» REQUIRED TASKS
**a)** Decide whether each statement agrees with the piece on the engineering mentorship program, answering yes or no and quoting the words of the piece that settle it: (i) Mentees are the ones who organize and drive meetings with their mentor. (ii) Only junior engineers can be mentees. (iii) The program has four roles.
**b)** Extend the piece on the engineering mentorship program with new writing that starts after its final sentence.

» SELECTED EXTRACT
........
Over the years on our Engineering team, we’ve had great results from engineers pairing and sharing knowledge. We’ve also seen spontaneous mentorship relationships form and are currently at a point where we have several senior engineers who naturally fill the role of a mentor for a more junior team member.

These relationships proved to be extremely beneficial both for the junior and the senior engineers’ growth and have helped the teams be more cohesive and move faster. To extend the mentorship opportunities to more engineers, we’ve decided to launch an official Mentorship Program in the Engineering team, to add momentum to existing relationships and form new ones between engineers interested in growing as mentors or learning from one.

One of our main focuses on the Engineering Management team is helping engineers grow and advance in our career framework. At the same time, they learn and apply best practices to improve our codebase quality over time.

In the past, we’ve heard some confusion from our engineers around how investing in code quality and best practices relates to our career framework, and concerns that some technical debts might be making it more challenging to advance for newer engineers. This Mentorship Program feels like it has helped to level up more junior engineers, something we’re always keen to do more of.

How we’ve set up our mentorship program

There are three roles in our Engineering Mentorship Program: mentors, mentees, and mentorship champions.

Mentors

Mentors are senior engineers who have a depth of experience to develop the skills of others. They have regular meetings with their mentees and provide a safe space for the mentee to think out loud and be a sounding board to explore new ideas and innovative thinking.

Mentors can also be the personal cheer squad for a mentee, motivating mentees to achieve their goals and inspiring mentees with a mentor’s own accomplishments.

Mentors will share best practices, code quality, testing, refactoring, and how those relate to our engineering career framework. A mentee’s promotion is a sign of success! A mentor’s goal is to grow mentees technically, and promotions are one (but of course not the only) way that growth shows up.

Mentors will help identify and solve problems and provide practical, timely advice, and pair program to help remove any blockers and share knowledge.

Mentees

Mentees are engineers that feel they could benefit from having a mentor to guide career and skill growth. They don’t have to be “more junior” necessarily. A Senior Back-End Engineer who wants to learn front-end could be a mentee, too.

This program is for mentees, so they own the relationship and are responsible for organizing and driving all meetings with their mentor. They shouldn’t wait for their mentor to drive this growth. In their discussions, they should prepare tasks they want help with and code examples.

Mentees are responsible for implementing and growing from the feedback their mentor gives them. It’s on the mentee to take the advice and run with it.

Mentorship Champions

We’ve tried mentoring before, but we’ve had something missing: supporting our mentors. To fix this, we came up with the idea of Mentorship Champions. These are team members who are amazing mentors themselves, have extensive experience with teaching mentoring engineers and are highly experienced engineers.
........
» DATA PROVIDED

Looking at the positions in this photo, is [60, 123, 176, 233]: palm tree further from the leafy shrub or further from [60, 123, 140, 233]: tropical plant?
........
» RESPONSES PER TASK
**a)**
(i) Yes: "they own the relationship and are responsible for organizing and driving all meetings with their mentor"
(ii) No: "They don’t have to be “more junior” necessarily."
(iii) No: "There are three roles in our Engineering Mentorship Program: mentors, mentees, and mentorship champions."

**b)**
Mentorship Champions regularly meet with mentors to provide guidance and support on how to be a great mentor. They help with any blockers, challenges, or frustrations that mentors might have and give feedback on the program to the Mentorship Manager to make sure it’s successful.

The difference between a mentor and a manager

Although there are some similarities in the mentorship and management relationships, such as helping and guiding team members to achieve certain goals, there are also key differences.

A manager’s focus is generally on achieving organizational and team goals, as well as ensuring their advice and decisions are aligned with the organizational vision. With a mentor, the focus shifts to personal and career growth. The agenda of a mentor-mentee relationship is focused on sharing knowledge and experience.

A manager is responsible for reviewing the contributions of an employee and giving performance feedback, while mentor feedback and reviews are personal communication targeted to help a mentee remain focused on their long-term goals.

Open and candid communication is a key element in a mentor-mentee relationship. In fact, the entire purpose of the relationship is to openly talk about mentees shortcomings and learn how to overcome them with the help of an experienced mentor, while it can be trickier to talk about ones technical gaps with a manager.

In short:
Mentors give answers; managers ask questions
Mentors advocate for you; managers develop you
Mentorship is casual; management is formal
Mentorship is personal; management is organizational

To help guide our mentors and mentees, we’ve defined some key principles of this program:

A mentorship session is all about the mentee.

It’s the mentee’s time, so the mentor should focus the session around them, their questions, and what they need. The mentor should also be prepared to fill in the gaps that the mentee does not bring or struggles to see for themselves.

Mentors help their mentees grow technically by supporting their mentee’s identity and interests.

The program’s aim is not to take a one-size-fits-all approach. It provides the tools and support for mentors to help everyone flourish in their own unique way.

Not everyone needs a mentor.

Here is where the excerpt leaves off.